Corren, como siempre, tiempos violentos. La violencia germina en el hombre porque la libertad, junto con el Amor, es lo más sagrado de la existencia. Gozamos, por tanto, del derecho fundamental de rechazarnos, odiarnos o eliminarnos entre nosotros.

Hace unas semanas, el periodista Iñaki Gabilondo declaraba, en relación al debate sobre el endurecimiento de la prisión permanente revisable, que esta «tiene muy poco que ver con la erradicación de los crímenes más abominables, y desde luego está más vinculado a esa fantasía del hombre de creer que a través del castigo se puede acabar con lo que le horroriza».
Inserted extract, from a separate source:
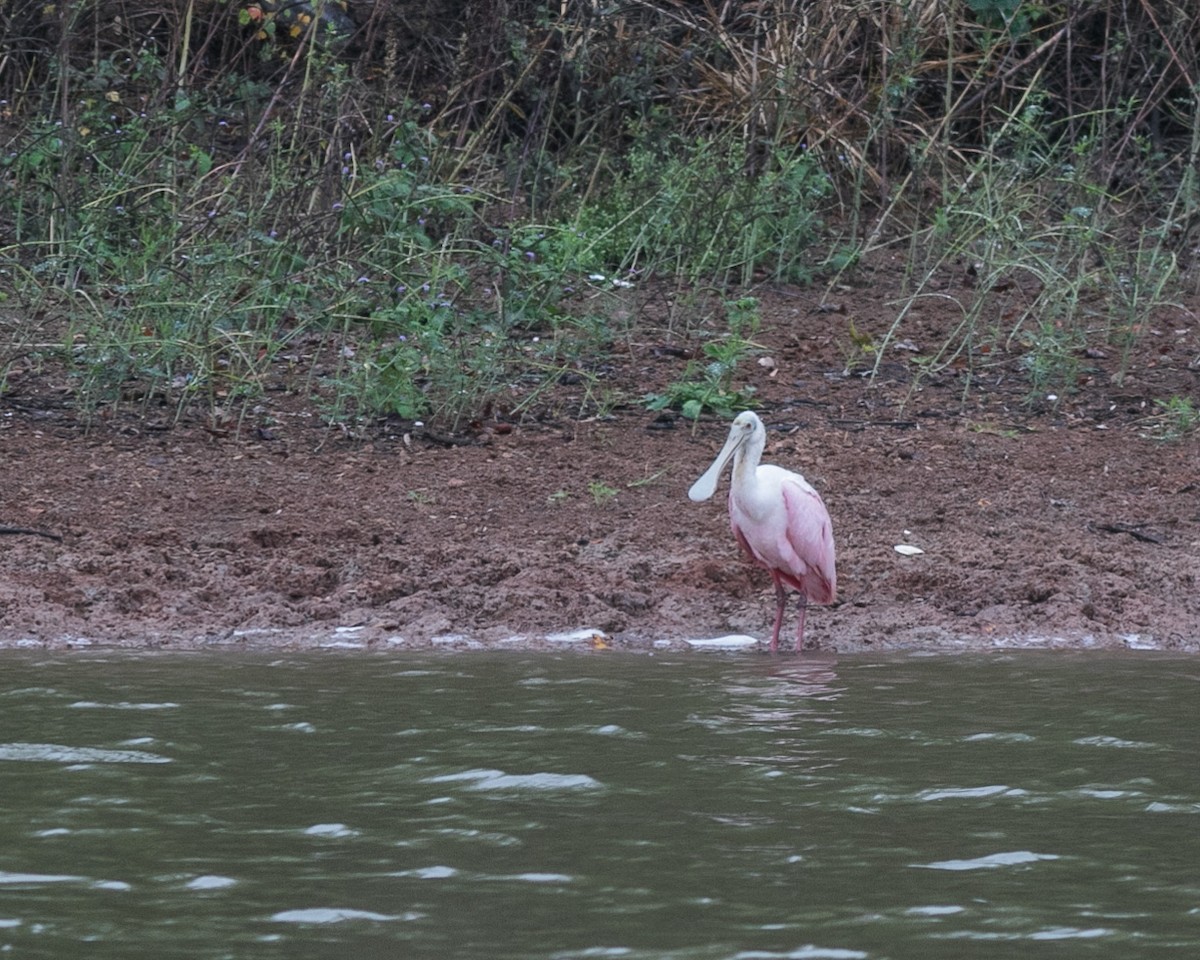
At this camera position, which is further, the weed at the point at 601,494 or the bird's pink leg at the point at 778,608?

Las leyes, ha demostrado la historia, no pueden reinstaurar la justicia, porque la justicia emana del corazón de los hombres que se conocen a sí mismos y, por ende, se saben libres. Así, quien ve la necesidad de establecer límites y quien los acata por miedo es poco más que un peón en manos de la inconsciencia. Y en eso nos hemos convertido, en supervivientes maniatados por leyes escritas o no escritas, bombas de relojería cruzándose cada día hasta que un hecho fortuito, o no tanto, haga estallar el sufrimiento acumulado por incontables experiencias dolorosas no digeridas.

El miedo permanece latente en el cuarto oscuro de nuestra psique, donde abandonamos al olvido momentáneo cada comentario hiriente, mirada de desaprobación o actitud recriminatoria del que somos blanco a lo largo del camino.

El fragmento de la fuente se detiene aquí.